-
Notifications
You must be signed in to change notification settings - Fork 17
Description
Discussed in #285
Originally posted by menakaj February 5, 2026
Problem
The Agent Manager currently lacks a comprehensive gateway management system that can:
-
Support multiple deployment models: Organizations need flexibility to deploy gateways either on-premise (self-managed) or in the cloud (managed service), but the current architecture is tightly coupled to a single deployment approach.
-
Manage gateway lifecycle: There is no centralized system to register, configure, monitor, and decommission gateway instances across different environments (development, staging, production).
-
Enable environment-based organization: Gateways need to be logically grouped by deployment stage (dev/staging/prod) to support environment-specific deployment strategies and configurations.
-
Support future gateway types: The system needs to handle both EGRESS gateways (for AI traffic) and future INGRESS gateways (for traditional APIs) without architectural changes.
-
Abstract deployment complexity: Business logic should not be tightly coupled to specific gateway deployment mechanisms (HTTP REST, cloud APIs, etc.), making the system inflexible and hard to evolve.
User Stories
Platform Administrator
-
As a platform administrator, I want to register on-premise gateway instances with their control plane URLs so that Agent Manager can orchestrate deployments to them.
-
As a platform administrator, I want to provision cloud-managed gateways through Agent Manager so that I don't need to interact with cloud provider APIs directly.
-
As a platform administrator, I want to organize gateways into environments (dev, staging, prod) so that I can deploy resources to all gateways in an environment with a single operation.
-
As a platform administrator, I want to monitor gateway health and status from a central location so that I can quickly identify and troubleshoot issues.
-
As a platform administrator, I want to switch between on-premise and cloud deployment modes via configuration so that I can migrate deployment models without code changes.
Development Team
-
As a developer, I want to deploy AI resources to specific environments (e.g., "deploy to all staging gateways") so that I can test changes before production.
-
As a developer, I want the system to validate gateway connectivity before allowing registration so that I don't accidentally configure unreachable gateways.
-
As a developer, I want to query gateway metrics (resource count, request rates) so that I can understand gateway utilization.
SRE/Operations
-
As an SRE, I want to decommission gateways safely with checks for active deployments so that I don't accidentally break running services.
-
As an SRE, I want to update gateway configurations (URLs, display names) so that I can respond to infrastructure changes.
-
As an SRE, I want to see which AI resources are deployed to which gateways so that I can troubleshoot deployment issues.
Existing Solutions
N/A
Proposed Solution
Overview
This proposal introduces a pluggable gateway management architecture for Agent Manager that abstracts gateway operations behind a unified interface (IGatewayAdapter). The design supports multiple deployment models (on-premise, cloud, custom) through adapter implementations, while maintaining a single, clean API for gateway lifecycle management.
Key Concepts
Central Control Plane Pattern: Agent Manager serves as the single source of truth for gateway configurations and orchestrates all gateway operations, regardless of deployment model.
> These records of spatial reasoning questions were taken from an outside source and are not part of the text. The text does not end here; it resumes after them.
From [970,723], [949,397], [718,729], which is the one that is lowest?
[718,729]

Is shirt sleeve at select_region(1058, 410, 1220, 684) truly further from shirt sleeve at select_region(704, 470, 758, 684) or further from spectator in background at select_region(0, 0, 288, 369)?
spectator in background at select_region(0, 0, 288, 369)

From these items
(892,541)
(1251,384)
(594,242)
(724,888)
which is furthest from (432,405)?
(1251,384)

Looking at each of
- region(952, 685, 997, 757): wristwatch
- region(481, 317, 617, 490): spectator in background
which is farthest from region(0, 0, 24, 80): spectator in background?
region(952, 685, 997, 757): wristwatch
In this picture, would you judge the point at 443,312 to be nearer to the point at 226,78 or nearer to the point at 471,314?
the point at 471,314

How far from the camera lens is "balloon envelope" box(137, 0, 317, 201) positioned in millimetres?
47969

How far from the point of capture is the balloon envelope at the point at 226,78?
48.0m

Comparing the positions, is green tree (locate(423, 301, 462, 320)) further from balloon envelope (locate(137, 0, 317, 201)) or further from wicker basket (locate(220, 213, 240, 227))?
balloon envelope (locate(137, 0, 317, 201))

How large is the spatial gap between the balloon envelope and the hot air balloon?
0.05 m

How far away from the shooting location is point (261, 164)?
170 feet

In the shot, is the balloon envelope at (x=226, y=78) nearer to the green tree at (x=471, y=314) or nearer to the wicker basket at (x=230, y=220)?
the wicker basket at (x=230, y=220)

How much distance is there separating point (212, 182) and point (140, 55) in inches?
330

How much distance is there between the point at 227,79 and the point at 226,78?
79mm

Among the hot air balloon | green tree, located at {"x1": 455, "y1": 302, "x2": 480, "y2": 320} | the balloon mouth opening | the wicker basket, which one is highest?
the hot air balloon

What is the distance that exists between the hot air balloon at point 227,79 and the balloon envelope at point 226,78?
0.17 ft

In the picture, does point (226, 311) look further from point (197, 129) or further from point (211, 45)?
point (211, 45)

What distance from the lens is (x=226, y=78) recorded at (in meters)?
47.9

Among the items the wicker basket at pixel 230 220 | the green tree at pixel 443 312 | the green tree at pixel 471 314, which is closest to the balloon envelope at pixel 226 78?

Pluggable Adapter Architecture: Gateway operations (register, deploy, health check) are defined through a common interface. Different adapter implementations (on-premise, cloud) handle deployment-specific details, selected at startup via configuration.
Environment-Based Organization: Gateways are logically grouped into environments (development, staging, production) with many-to-many relationships, enabling environment-level deployment strategies.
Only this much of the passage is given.